== Alıntı metin ==
· · · · ·
Özellikle Mithat Alam Film Merkezi'nin başındaki Yamaç Okur'un duyduğu heyecandan çok etkilendim. İkimiz de ortak çalışmalarımızın devamı konusunda kararlıyız.
Bana Türkiye'de son dönemde üretilen kısa filmlerden oluşan bir DVD verdi, ben de bu filmlerin 2007 Altın Kayısı Film Festivali'nde gösterilmesini önermeyi düşünüyorum. Kültürel diyaloglar Ermeniler ve Türkler arasındaki ilişkileri geliştirmenin en iyi yolu. Zira, iki ülkenin ilişkileri hepimizin bildiği gibi hep fazlasıyla karmaşık.
Türkiye'deki son gününde Fransız parlamentosu Ermeni soykırımını inkar edenlere ceza uygulaması öngören yasayı kabul etti ve Orhan Pamuk Nobel Ödülü'ne layık görüldü. Bu gelişmeler senin programına etki etti mi? Bu iki gelişme hakkında ne düşünüyorsun?
Orhan Pamuk'un bu yıl Nobel Ödülü alacağına neredeyse emindim. Umarım bu en prestijli edebiyat ödülü Türk halkına Pamuk'un ne kadar yüksek vasıflı bir yazar olduğunu hep hatırlatır ve buna bağlı olarak da söylediklerini ciddiyetle düşündürür insanlara.
Fransa parlamentosunun kararı açıklanınca organizatörler Bilgi Üniversitesi'nde düzenlenecek olan gösterimi ve söyleşiyi iptal etmenin daha iyi olacağını düşündüler. Neyse ki sonra program planlandığı şekilde yapıldı.
· · · · ·
== Hedef 1 ==
Alıntı metindeki "Kültürel diyaloglar Ermeniler ve Türkler arasındaki ilişkileri geliştirmenin en iyi yolu." cümlesini İngilizceye çevir.
Metinle kayıtlar arasında hiçbir bağ yok.

== Alıştırma verileri ==
· · · · ·
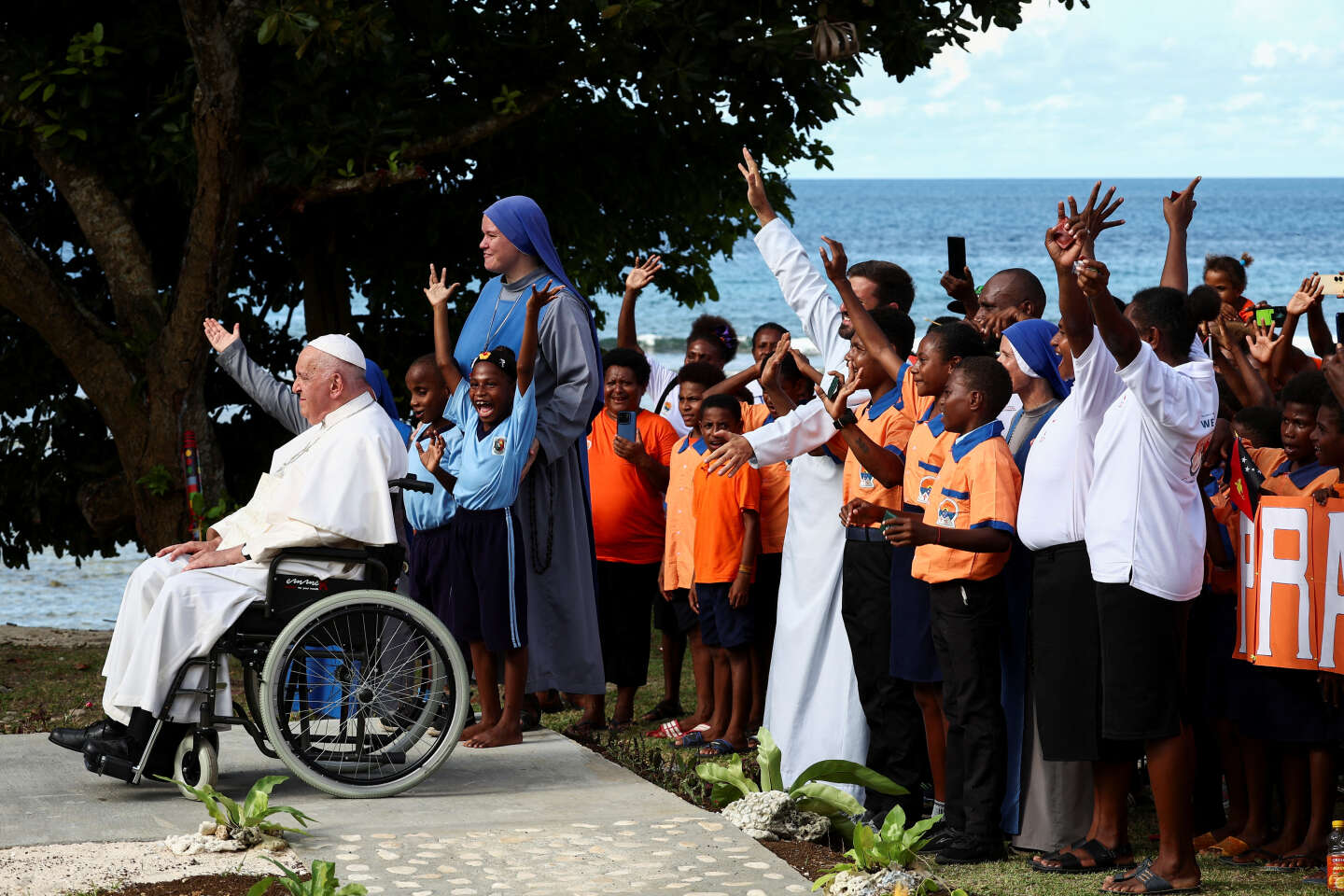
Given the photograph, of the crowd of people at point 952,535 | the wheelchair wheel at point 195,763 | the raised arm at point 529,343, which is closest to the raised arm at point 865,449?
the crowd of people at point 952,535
· · · · ·
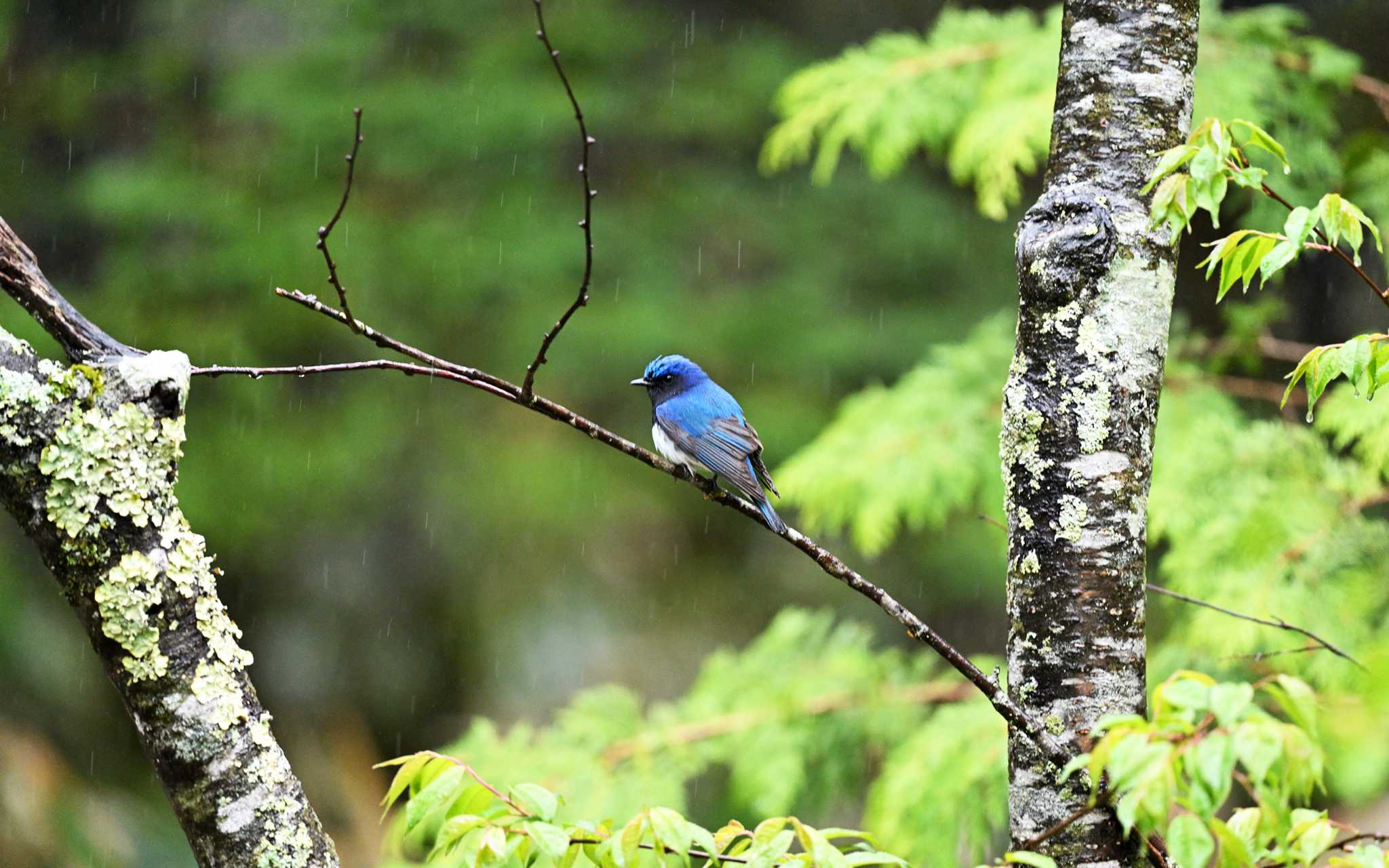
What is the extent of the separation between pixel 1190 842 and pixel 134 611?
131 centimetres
· · · · ·
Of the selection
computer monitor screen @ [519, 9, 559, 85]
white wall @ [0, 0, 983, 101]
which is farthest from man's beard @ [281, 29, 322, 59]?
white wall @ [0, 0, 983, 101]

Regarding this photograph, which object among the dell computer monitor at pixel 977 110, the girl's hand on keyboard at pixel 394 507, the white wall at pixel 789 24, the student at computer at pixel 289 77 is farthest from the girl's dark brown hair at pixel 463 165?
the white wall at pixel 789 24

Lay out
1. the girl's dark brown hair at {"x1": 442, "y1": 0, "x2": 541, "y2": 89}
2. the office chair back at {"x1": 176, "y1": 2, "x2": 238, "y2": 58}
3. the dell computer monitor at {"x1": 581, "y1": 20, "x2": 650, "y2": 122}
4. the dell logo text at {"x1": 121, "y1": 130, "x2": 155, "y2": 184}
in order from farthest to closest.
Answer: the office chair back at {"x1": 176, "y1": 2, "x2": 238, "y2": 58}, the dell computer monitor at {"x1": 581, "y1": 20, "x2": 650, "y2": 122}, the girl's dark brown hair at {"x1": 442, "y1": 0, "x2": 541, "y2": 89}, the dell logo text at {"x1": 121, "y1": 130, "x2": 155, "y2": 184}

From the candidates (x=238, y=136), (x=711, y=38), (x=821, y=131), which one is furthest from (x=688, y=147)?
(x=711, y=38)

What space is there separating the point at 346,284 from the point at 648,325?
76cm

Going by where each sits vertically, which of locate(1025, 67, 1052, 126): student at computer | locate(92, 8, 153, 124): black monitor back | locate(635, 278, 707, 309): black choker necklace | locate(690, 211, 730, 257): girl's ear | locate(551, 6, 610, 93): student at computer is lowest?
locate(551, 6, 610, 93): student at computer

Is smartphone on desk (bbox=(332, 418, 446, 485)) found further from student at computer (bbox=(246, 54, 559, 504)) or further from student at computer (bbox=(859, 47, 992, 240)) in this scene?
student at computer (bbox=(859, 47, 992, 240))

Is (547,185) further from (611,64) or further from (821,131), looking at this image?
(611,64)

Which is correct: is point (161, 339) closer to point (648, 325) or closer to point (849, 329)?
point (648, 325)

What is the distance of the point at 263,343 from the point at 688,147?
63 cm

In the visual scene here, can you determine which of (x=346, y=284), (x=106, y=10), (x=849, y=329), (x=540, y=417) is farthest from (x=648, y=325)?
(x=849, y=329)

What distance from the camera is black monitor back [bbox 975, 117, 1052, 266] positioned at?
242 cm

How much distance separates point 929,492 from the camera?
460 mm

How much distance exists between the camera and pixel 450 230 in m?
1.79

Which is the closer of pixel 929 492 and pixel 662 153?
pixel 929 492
· · · · ·
== Hedef 2 ==
Kayıtlarda "What is the extent" ifadesinin geçtiği satırdan "131 centimetres" ifadesinin geçtiği satıra kadar her şeyi, iki uç da dahil, Sıra ve Satır sütunları olan bir Markdown tablosu olarak düzenle. Boş satırları alma.

== Tam yanıt 1 ==
Cultural dialogues are the best way to improve relations between Armenians and Turks.

== Tam yanıt 2 ==
| Sıra | Satır |
|---|---|
| 1 | What is the extent of the separation between pixel 1190 842 and pixel 134 611? |
| 2 | 131 centimetres |